The world premiere production of Let Me Die, a new company commission, is a highlight of O19, the third edition of Opera Philadelphia’s annual season-opening festival. Presented in partnership with FringeArts as part of Philadelphia’s 2019 Fringe Festival, this genre-bending new performance piece showcases its creator, Joseph Keckler, recently described both as a singer and writer of “unnerving artistry … who hardly seems human” (The Observer) and as “an artist who refuses to be pigeonholed, … a gifted composer, poet and musician who uses his classically trained baritone in idiosyncratic contemporary material” (Opera News). Interspersing famous operatic death scenes with original video and Keckler’s own signature brand of comedic storytelling, Let Me Die underscores Opera Philadelphia’s commitment to providing extraordinary artists with opportunities to create their most imaginative and inspired work, serving as a reminder that the company is not only “one of the leading instigators of new work in the country” (Opera News), but also “one of American opera’s success stories” (New York Times).

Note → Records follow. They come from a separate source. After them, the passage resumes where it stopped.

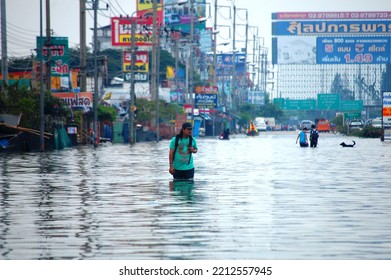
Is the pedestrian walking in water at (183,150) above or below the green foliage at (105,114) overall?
above

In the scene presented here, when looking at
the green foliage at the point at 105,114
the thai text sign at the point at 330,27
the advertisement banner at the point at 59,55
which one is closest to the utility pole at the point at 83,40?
the advertisement banner at the point at 59,55

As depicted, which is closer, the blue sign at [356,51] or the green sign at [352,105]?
the blue sign at [356,51]

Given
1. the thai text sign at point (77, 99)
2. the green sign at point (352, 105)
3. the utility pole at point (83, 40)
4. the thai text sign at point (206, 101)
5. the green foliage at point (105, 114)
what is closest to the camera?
the utility pole at point (83, 40)

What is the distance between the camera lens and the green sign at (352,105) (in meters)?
164

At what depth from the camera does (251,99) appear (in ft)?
624

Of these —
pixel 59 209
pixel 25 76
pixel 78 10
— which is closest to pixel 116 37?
pixel 25 76

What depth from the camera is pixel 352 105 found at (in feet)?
542

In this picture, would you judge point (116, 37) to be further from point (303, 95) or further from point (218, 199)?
point (303, 95)

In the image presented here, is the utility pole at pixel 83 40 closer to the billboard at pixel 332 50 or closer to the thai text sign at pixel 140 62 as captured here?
the thai text sign at pixel 140 62

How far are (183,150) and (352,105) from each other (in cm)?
14436

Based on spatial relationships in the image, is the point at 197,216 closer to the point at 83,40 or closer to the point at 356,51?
the point at 83,40

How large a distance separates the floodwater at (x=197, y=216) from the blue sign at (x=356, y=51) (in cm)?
8521

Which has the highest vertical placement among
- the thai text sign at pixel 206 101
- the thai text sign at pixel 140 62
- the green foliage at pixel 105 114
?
the thai text sign at pixel 140 62

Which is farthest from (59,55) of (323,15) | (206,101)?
(323,15)
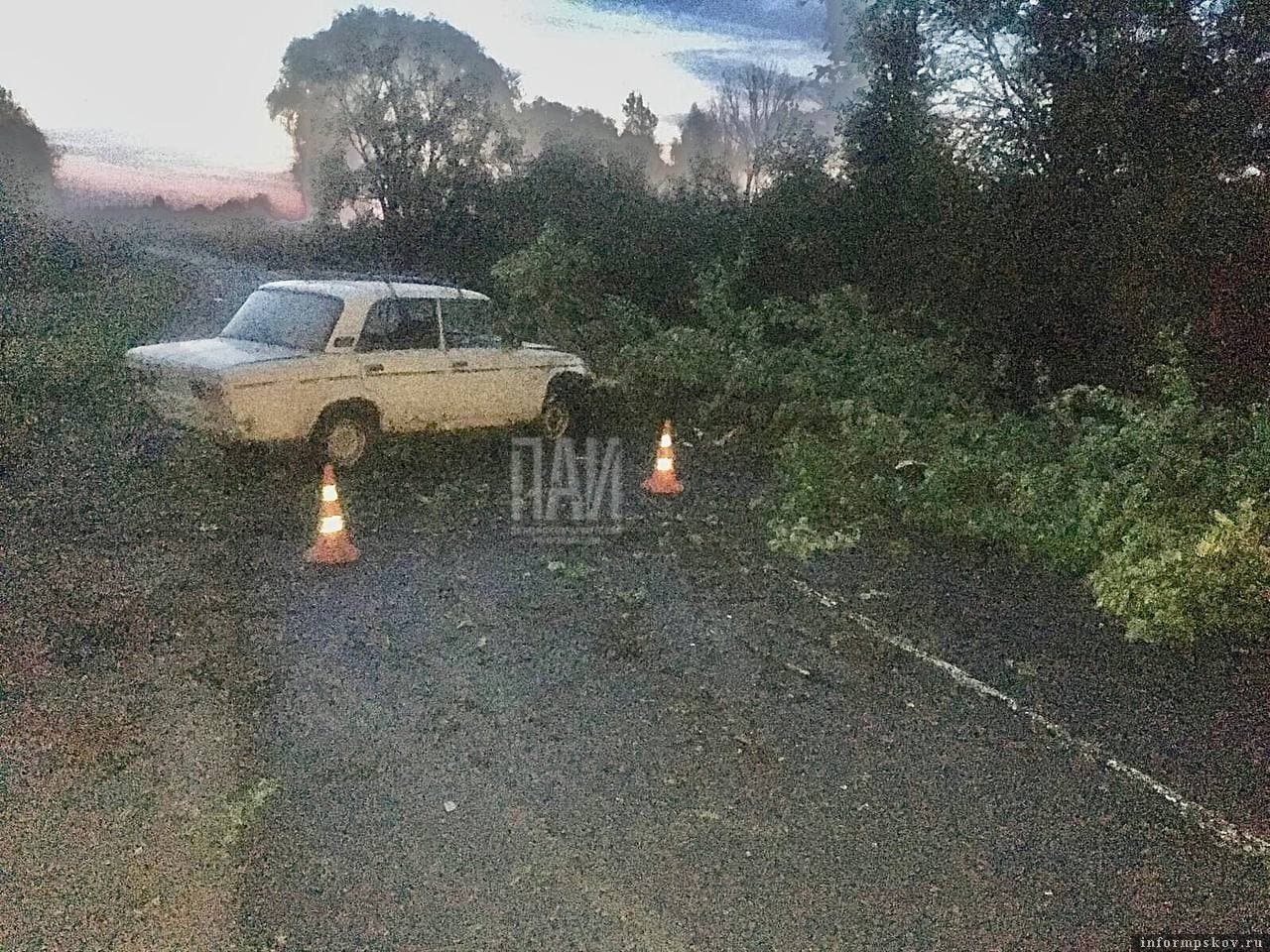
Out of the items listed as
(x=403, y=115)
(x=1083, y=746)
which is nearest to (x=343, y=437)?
(x=1083, y=746)

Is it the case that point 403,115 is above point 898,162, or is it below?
above

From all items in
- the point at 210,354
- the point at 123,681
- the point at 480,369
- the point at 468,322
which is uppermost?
the point at 468,322

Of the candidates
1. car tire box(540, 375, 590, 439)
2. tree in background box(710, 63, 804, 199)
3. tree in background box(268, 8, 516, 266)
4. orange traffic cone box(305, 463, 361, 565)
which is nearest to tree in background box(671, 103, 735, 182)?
tree in background box(710, 63, 804, 199)

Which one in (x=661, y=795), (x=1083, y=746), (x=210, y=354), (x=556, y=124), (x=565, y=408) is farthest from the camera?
(x=556, y=124)

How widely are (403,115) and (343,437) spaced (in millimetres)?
18284

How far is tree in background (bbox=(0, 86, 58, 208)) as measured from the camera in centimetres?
2095

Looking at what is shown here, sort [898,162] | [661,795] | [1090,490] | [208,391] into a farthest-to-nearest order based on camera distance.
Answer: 1. [898,162]
2. [208,391]
3. [1090,490]
4. [661,795]

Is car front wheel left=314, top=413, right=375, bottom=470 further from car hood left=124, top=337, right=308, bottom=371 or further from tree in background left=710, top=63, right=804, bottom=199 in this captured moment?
tree in background left=710, top=63, right=804, bottom=199

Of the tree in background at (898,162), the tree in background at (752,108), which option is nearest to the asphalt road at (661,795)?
the tree in background at (898,162)

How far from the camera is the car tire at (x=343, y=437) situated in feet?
25.9

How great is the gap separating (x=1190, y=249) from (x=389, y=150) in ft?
61.6

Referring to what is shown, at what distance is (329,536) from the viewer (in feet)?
20.6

“A major vocal talent … whose range shatters the conventional boundaries” (New York Times), Keckler began developing Let Me Die during residencies at the University of Michigan Stamps School of Art and Design and New York’s Baryshnikov Arts Center. As Hyperallergic noted, after an early work-in-progress showing at Museum of Contemporary Art Detroit: “What begins as funny becomes increasingly tragic. Keckler’s power as a singer and his commanding stage presence draw the audience out of the comedy of the work – but then he punctuates the drama with humorous commentary. … Keckler effectively demonstrates that opera and its mechanics require only the simplest of bridges to offer new insight into our condition of daily living.”

Named 2013’s Best Downtown Performance Artist in New York (Village Voice), Keckler has appeared at international venues including Paris’s Centre Pompidou, New York’s Lincoln Center, Austin’s SXSW festival and LA’s Adult Swim Festival, and looks forward to opening a concert run at London’s Soho Theatre this October. Also a writer, artist and humorist, his book, Dragon at the Edge of a Flat World, was published by Turtle Point Press in 2017. As he explains, Let Me Die was inspired by an aria of that name: “When you start to study voice, one of the first songs that a lot of people are given, and I was given, is Lasciatemi morire, ‘Let Me Die.’ I like this idea that somehow if you’re a student of opera, of voice, you have to be sort of a student of dying. And that’s where I took the title of this from, that aria, which is also the only existing part of the Monteverdi opera. The rest of the opera has been lost, except for an extended sequence, the center of which is that aria, the lament of Ariadne, who is stranded on the island of Naxos. I liked that conceptual rhyming – that she is lost, bereft, stranded, and the aria also stranded. It has survived its own context. So, what if all the rest of the operas were lost, but all the deaths survived?”

About the death scenes featured in his new work, Keckler adds: “Well, there are a lot of old chestnuts, a lot of favorites, a lot of greatest hits in there. … We’re going into weird corners of the repertoire to pull out certain moments as well. … The scenes are alternately – or sometimes simultaneously – sublime and absurd. That’s my jam. As for what he hopes audiences will take away from Let Me Die, he deadpans: “Nothing. To the contrary, I hope they leave something behind.”

For the world premiere production of his performance piece, Keckler reunites with dramaturg and director Elizabeth Gimbel, praised for her “poetic direction” (Village Voice) of his earlier works Cat Lady, Human Jukebox and the recent, critically acclaimed Train With No Midnight. He will be joined on stage by soprano Veronica Chapman-Smith, as seen in Opera Philadelphia’s world premiere productions of The Wake World and Sky on Swings; countertenor Darius Elmore, a George Shirley Vocal Competition semi-finalist; and mezzo-soprano Natalie Levin, whose credits include Santa Fe Opera, Virginia Opera, and Carnegie Hall; with a guest appearance by “startlingly precise” dancer (New York Times) Saori Tsukada, a two-time Dublin Fringe Festival Best Actress nominee. Like Keckler himself, Elmore, Levin and Tsukada will all be making company debuts, as will musical arranger Matthew Dean Marsh, a regular collaborator of Keckler’s, whose work has been heard at Lincoln Center, Brooklyn Academy of Music, Madison Square Garden, and the White House. Let Me Die also features sound design by Isaac Levine, lighting design by Evelyn Shuker, and original video design by FringeNYC Award-winner Lianne Arnold.